The IUPAC name of 1-methoxy-1,2,3,4,4a,10b-hexahydrophenanthridin-3-ol (CID 141121964) is 1-methoxy-1,2,3,4,4a,10b-hexahydrophenanthridin-3-ol.
What is the SMILES notation for 1-methoxy-1,2,3,4,4a,10b-hexahydrophenanthridin-3-ol?
The canonical SMILES for 1-methoxy-1,2,3,4,4a,10b-hexahydrophenanthridin-3-ol is COC1CC(O)CC2N=Cc3ccccc3C21.
What is the InChIKey of 1-methoxy-1,2,3,4,4a,10b-hexahydrophenanthridin-3-ol?
The InChIKey is RJCJGSWSQJGVQZ-UHFFFAOYSA-N. The full InChI is InChI=1S/C14H17NO2/c1-17-13-7-10(16)6-12-14(13)11-5-3-2-4-9(11)8-15-12/h2-5,8,10,12-14,16H,6-7H2,1H3.
What are the key properties of 1-methoxy-1,2,3,4,4a,10b-hexahydrophenanthridin-3-ol?
1-methoxy-1,2,3,4,4a,10b-hexahydrophenanthridin-3-ol has a molecular weight of 231.30 g/mol, XLogP of 1.74, 1 rotatable bonds, 1 hydrogen bond donors, and 3 hydrogen bond acceptors.

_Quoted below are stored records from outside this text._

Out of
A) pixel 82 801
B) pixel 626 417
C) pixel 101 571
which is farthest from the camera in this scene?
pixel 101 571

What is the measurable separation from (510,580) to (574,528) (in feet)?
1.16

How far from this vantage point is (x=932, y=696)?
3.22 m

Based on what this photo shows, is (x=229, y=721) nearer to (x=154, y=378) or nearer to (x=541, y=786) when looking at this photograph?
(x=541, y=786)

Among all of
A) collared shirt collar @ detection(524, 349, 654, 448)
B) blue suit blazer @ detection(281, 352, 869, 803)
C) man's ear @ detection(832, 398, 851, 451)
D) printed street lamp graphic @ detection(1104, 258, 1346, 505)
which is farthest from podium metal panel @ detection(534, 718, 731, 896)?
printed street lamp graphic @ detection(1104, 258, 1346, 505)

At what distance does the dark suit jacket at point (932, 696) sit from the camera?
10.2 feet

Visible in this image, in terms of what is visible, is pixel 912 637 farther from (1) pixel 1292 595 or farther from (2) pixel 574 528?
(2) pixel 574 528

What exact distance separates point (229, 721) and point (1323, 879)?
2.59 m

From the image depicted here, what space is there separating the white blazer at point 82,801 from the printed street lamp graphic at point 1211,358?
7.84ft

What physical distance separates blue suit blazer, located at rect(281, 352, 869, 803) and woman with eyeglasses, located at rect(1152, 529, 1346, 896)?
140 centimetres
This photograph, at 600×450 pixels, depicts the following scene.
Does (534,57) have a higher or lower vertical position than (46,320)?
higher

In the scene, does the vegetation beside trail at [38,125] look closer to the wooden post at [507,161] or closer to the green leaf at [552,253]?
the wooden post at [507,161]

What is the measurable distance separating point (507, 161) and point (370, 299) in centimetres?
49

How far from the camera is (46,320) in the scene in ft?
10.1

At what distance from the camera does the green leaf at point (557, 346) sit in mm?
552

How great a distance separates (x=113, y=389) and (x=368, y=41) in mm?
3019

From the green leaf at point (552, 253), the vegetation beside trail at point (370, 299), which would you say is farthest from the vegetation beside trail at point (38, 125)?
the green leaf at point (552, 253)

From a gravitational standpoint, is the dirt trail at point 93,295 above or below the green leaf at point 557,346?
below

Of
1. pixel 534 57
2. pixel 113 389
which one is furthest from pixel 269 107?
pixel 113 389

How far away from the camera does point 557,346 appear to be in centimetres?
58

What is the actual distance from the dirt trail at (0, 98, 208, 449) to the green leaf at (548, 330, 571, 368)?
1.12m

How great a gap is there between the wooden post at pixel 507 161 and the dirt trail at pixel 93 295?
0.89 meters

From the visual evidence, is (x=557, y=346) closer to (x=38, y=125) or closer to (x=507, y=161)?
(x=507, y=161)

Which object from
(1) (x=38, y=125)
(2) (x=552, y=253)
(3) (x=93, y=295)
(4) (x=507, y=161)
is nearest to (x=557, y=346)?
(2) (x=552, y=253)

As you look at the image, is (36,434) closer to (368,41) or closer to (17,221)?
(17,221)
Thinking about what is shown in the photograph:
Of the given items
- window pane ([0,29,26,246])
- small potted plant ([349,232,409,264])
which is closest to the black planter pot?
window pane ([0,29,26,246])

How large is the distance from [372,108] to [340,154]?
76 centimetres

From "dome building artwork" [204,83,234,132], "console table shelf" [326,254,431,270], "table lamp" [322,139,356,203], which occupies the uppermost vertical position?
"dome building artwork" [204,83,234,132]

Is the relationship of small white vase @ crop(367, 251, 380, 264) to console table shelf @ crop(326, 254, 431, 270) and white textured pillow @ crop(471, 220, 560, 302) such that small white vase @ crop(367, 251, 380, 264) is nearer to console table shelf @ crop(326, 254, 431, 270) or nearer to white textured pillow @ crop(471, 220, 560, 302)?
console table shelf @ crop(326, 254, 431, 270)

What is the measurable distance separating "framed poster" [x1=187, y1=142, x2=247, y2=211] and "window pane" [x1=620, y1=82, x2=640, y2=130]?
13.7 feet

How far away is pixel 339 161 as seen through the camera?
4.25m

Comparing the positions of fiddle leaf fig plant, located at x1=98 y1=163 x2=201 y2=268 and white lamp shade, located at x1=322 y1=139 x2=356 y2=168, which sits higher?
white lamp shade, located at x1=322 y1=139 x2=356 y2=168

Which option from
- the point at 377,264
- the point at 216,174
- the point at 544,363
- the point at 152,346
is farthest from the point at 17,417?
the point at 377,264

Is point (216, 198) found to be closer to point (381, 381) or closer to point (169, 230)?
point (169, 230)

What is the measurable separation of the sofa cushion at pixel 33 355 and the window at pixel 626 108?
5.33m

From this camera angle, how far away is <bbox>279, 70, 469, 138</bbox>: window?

Where does this data come from?
All data for 1-methoxy-1,2,3,4,4a,10b-hexahydrophenanthridin-3-ol is sourced from PubChem (CID 141121964), the world's largest open chemistry database maintained by the National Library of Medicine (NIH).